### Data excerpts
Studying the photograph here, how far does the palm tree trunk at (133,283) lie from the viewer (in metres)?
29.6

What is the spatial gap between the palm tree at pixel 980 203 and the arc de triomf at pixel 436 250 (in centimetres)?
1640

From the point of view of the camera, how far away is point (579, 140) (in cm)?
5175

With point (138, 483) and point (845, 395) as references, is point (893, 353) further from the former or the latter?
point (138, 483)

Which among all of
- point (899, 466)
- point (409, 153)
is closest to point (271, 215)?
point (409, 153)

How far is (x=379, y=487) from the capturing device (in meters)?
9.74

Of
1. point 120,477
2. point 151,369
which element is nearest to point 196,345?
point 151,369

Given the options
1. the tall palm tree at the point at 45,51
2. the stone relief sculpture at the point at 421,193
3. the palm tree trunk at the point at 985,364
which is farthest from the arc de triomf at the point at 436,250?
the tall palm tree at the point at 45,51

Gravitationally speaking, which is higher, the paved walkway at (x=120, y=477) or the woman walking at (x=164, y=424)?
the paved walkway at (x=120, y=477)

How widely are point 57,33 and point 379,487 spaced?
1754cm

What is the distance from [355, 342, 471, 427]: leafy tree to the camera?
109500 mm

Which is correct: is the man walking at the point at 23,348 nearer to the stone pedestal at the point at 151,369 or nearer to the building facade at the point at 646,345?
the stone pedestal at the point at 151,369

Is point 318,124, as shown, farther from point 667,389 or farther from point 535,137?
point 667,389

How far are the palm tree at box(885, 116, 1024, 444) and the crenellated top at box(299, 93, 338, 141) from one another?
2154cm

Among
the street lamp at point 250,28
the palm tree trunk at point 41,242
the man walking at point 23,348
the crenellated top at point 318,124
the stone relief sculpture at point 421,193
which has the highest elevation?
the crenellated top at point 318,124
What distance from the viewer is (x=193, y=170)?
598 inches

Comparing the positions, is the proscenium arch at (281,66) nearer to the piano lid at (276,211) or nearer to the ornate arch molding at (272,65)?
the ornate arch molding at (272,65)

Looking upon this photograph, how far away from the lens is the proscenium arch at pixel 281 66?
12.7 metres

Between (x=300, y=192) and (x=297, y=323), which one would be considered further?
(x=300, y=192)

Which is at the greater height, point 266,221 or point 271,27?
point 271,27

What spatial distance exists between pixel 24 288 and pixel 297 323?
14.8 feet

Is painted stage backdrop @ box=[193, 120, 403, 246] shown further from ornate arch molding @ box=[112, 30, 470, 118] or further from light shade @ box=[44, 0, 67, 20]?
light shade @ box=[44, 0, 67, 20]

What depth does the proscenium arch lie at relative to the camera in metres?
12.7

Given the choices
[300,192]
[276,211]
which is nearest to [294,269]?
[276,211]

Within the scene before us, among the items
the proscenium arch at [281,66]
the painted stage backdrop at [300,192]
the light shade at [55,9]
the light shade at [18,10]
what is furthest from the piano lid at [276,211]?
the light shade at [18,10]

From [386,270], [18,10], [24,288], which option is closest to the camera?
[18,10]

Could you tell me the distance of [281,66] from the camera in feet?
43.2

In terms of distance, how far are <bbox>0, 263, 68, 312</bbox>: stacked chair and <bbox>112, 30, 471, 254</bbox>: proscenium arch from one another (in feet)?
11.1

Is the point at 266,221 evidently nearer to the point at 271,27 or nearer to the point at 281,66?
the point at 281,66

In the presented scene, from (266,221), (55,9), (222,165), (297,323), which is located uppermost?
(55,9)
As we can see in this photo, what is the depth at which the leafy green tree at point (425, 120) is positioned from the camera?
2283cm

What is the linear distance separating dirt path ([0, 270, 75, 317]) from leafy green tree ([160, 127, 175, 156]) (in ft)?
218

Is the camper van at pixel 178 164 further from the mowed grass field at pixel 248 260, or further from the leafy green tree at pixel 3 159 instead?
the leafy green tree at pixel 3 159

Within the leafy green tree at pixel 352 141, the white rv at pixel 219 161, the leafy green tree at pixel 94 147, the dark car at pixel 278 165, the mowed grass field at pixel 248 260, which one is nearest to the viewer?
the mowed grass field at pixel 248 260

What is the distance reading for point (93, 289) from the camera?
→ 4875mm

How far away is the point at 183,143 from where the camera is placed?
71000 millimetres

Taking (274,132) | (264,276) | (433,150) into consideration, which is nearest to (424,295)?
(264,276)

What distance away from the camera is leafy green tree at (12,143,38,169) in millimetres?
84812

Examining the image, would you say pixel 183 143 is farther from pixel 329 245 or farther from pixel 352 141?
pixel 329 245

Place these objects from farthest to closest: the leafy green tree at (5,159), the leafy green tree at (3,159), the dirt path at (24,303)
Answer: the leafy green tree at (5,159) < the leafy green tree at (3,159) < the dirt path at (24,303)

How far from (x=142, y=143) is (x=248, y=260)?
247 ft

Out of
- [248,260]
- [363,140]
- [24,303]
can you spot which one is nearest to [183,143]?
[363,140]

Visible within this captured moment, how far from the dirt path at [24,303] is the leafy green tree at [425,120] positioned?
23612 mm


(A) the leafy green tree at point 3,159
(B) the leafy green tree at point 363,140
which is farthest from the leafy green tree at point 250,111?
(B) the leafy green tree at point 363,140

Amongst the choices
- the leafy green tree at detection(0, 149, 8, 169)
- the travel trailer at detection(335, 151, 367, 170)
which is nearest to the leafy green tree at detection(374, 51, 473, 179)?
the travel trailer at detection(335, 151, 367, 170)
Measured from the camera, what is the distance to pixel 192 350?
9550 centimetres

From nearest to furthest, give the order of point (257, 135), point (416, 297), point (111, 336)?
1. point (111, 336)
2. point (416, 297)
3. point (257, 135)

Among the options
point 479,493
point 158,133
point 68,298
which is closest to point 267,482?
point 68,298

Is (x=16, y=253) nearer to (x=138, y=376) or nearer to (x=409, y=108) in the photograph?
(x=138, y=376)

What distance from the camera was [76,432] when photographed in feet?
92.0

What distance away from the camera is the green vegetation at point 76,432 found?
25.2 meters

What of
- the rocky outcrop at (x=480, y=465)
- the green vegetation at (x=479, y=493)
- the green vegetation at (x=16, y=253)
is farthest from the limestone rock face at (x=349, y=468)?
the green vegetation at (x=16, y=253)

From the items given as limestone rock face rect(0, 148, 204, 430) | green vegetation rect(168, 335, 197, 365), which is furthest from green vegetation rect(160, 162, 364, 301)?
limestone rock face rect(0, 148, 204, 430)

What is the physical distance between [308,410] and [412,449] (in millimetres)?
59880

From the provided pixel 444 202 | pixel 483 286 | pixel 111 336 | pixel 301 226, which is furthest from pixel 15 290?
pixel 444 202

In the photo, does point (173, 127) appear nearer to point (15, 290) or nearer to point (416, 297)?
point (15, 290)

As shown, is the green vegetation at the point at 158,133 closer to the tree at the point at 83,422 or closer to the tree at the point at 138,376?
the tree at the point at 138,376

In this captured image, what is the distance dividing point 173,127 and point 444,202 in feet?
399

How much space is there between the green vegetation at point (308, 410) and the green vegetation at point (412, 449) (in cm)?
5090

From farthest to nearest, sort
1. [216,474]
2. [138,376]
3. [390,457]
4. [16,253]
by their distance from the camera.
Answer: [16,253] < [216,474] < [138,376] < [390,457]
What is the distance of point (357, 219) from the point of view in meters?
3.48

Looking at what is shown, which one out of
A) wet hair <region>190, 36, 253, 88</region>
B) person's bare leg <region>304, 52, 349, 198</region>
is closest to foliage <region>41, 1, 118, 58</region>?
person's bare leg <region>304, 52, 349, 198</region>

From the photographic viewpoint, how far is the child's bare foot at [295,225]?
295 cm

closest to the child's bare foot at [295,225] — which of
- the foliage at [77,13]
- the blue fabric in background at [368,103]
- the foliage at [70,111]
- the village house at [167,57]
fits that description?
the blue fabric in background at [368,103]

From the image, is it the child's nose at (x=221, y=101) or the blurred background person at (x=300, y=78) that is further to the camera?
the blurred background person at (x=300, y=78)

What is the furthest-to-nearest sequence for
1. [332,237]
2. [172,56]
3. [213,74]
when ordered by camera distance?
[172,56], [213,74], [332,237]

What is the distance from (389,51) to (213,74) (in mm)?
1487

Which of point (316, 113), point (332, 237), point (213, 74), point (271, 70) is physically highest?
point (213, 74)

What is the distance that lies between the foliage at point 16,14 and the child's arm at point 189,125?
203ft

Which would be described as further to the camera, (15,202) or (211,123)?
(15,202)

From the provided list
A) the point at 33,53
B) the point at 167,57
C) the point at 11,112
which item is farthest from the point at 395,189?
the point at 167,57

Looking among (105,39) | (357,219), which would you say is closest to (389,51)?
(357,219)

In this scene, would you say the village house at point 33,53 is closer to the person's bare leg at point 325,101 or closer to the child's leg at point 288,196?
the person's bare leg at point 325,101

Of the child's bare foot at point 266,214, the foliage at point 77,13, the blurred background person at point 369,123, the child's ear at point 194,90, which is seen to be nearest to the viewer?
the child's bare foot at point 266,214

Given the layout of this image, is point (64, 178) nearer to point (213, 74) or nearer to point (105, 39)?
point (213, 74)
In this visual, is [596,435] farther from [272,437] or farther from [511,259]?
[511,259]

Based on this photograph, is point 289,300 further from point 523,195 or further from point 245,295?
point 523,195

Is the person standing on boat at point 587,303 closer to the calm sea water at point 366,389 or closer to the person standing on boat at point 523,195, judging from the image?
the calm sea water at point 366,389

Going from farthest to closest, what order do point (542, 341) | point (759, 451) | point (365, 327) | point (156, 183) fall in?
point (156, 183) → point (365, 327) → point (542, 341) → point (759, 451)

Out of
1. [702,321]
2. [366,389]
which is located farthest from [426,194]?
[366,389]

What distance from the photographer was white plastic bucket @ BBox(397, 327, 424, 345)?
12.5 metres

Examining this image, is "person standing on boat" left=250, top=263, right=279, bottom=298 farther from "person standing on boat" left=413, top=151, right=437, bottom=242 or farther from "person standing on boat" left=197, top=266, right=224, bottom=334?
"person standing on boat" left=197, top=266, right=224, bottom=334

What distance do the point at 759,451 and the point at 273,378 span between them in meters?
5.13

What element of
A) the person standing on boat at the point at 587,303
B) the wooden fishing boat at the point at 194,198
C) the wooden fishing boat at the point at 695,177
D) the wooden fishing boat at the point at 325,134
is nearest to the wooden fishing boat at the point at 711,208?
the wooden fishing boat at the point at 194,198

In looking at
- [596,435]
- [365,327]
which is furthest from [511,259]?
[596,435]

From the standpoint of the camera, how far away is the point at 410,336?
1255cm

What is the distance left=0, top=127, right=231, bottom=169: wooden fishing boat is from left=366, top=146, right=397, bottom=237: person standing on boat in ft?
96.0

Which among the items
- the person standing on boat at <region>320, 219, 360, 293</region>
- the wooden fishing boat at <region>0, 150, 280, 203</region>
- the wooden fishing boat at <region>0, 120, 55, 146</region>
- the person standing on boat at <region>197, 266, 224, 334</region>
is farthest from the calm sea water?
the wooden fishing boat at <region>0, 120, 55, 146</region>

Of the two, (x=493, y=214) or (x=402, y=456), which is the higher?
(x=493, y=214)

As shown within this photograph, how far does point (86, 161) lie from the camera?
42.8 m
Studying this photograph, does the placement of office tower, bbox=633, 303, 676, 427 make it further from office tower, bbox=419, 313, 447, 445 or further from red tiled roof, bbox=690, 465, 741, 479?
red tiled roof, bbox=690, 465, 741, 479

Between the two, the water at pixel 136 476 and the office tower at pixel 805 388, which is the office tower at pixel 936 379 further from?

### Exercise directions
Put everything above from the line containing "What is the distance from [355, 342, 471, 427]: leafy" down to the line containing "12.7 metres", both included, into a Markdown table with the columns Row and Line text, leaving out blank lines.

### Solved exercise
| Row | Line text |
|---|---|
| 1 | What is the distance from [355, 342, 471, 427]: leafy tree to the camera? |
| 2 | 109500 mm |
| 3 | Which is correct: is the man walking at the point at 23,348 nearer to the stone pedestal at the point at 151,369 or nearer to the building facade at the point at 646,345? |
| 4 | the stone pedestal at the point at 151,369 |
| 5 | Is point 318,124, as shown, farther from point 667,389 or farther from point 535,137? |
| 6 | point 667,389 |
| 7 | How far are the palm tree at box(885, 116, 1024, 444) and the crenellated top at box(299, 93, 338, 141) from one another? |
| 8 | 2154cm |
| 9 | Among |
| 10 | the street lamp at point 250,28 |
| 11 | the palm tree trunk at point 41,242 |
| 12 | the man walking at point 23,348 |
| 13 | the crenellated top at point 318,124 |
| 14 | the stone relief sculpture at point 421,193 |
| 15 | which has the highest elevation? |
| 16 | the crenellated top at point 318,124 |
| 17 | What distance from the viewer is (x=193, y=170)? |
| 18 | 598 inches |
| 19 | Comparing the positions, is the proscenium arch at (281,66) nearer to the piano lid at (276,211) or nearer to the ornate arch molding at (272,65)? |
| 20 | the ornate arch molding at (272,65) |
| 21 | Looking upon this photograph, how far away from the lens is the proscenium arch at pixel 281 66? |
| 22 | 12.7 metres |